(Extracted data entries)
════════
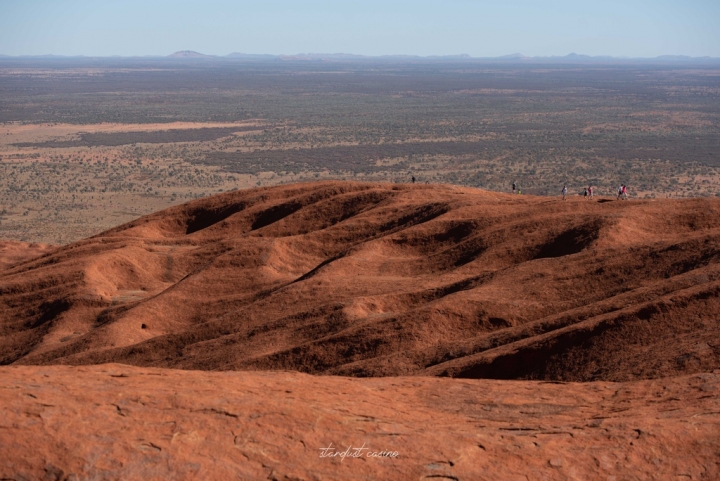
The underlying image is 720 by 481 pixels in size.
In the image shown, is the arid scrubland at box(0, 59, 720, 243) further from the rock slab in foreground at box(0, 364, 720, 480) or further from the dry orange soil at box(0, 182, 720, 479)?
the rock slab in foreground at box(0, 364, 720, 480)

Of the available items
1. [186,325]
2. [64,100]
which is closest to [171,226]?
[186,325]

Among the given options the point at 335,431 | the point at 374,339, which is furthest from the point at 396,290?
the point at 335,431

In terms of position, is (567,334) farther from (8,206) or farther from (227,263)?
(8,206)

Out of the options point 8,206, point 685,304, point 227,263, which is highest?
point 685,304

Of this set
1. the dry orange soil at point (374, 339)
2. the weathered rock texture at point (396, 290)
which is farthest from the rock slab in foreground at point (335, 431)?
the weathered rock texture at point (396, 290)

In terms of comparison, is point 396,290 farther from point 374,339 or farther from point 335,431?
point 335,431

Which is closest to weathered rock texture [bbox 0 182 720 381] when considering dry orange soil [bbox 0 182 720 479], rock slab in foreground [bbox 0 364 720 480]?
dry orange soil [bbox 0 182 720 479]

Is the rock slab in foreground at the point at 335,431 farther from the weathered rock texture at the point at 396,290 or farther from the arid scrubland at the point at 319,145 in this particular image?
the arid scrubland at the point at 319,145
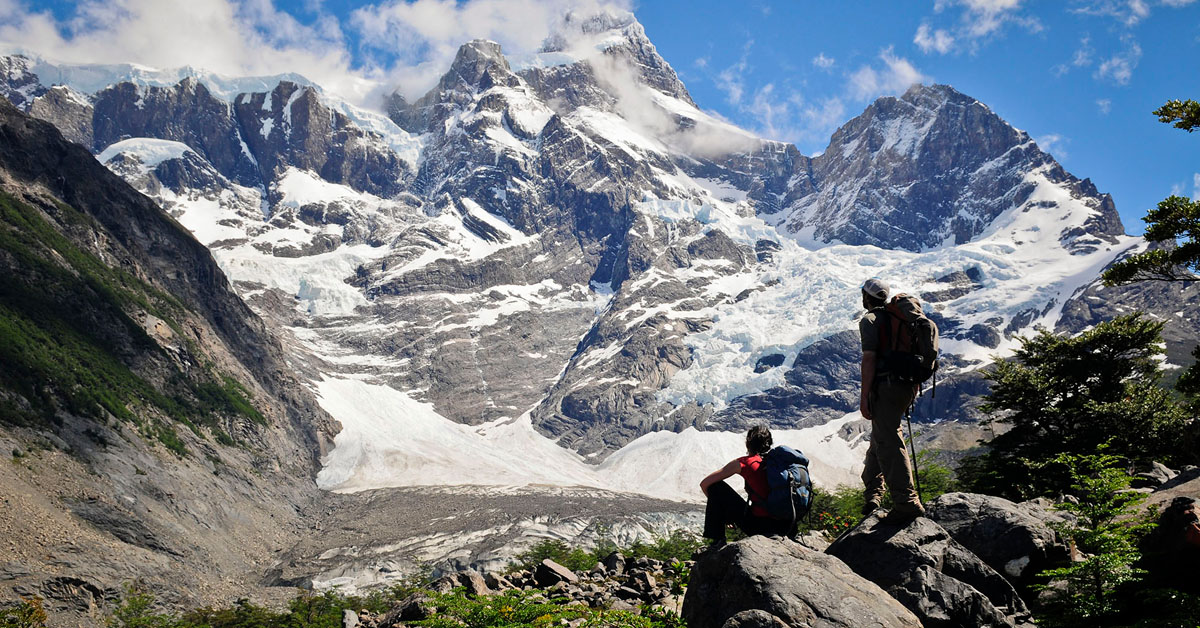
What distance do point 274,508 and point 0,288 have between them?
6132 cm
════════
**What to work on:** Repeat verbatim all the material, but not the pictures.

**Written answer:**
The underlying image is 720 by 481 pixels in size.
In the image shown, is the arid scrubland at box(0, 59, 720, 243) further from the rock slab in foreground at box(0, 364, 720, 480) or further from the dry orange soil at box(0, 182, 720, 479)?
the rock slab in foreground at box(0, 364, 720, 480)

Of the available items
1. [186,325]
2. [64,100]
which is closest to [171,226]?
[186,325]

Among the given options the point at 335,431 | the point at 374,339, which is furthest from the point at 396,290?
the point at 335,431

In terms of position, is (567,334) farther from (8,206) or farther from (227,263)?
(8,206)

Out of the options point 8,206, point 685,304, point 227,263, which is highest?
point 685,304

Of this set
1. the dry orange soil at point (374, 339)
2. the weathered rock texture at point (396, 290)
which is farthest from the rock slab in foreground at point (335, 431)?
the weathered rock texture at point (396, 290)

In terms of comparison, is point 396,290 farther from point 374,339 or farther from point 335,431?
point 335,431

Which is closest to weathered rock texture [bbox 0 182 720 381] when considering dry orange soil [bbox 0 182 720 479], rock slab in foreground [bbox 0 364 720 480]?
dry orange soil [bbox 0 182 720 479]

Is the rock slab in foreground at the point at 335,431 farther from the weathered rock texture at the point at 396,290 or farther from the arid scrubland at the point at 319,145 in this particular image?
the arid scrubland at the point at 319,145
What distance do point 274,508 and point 0,288 have between them?
6132 cm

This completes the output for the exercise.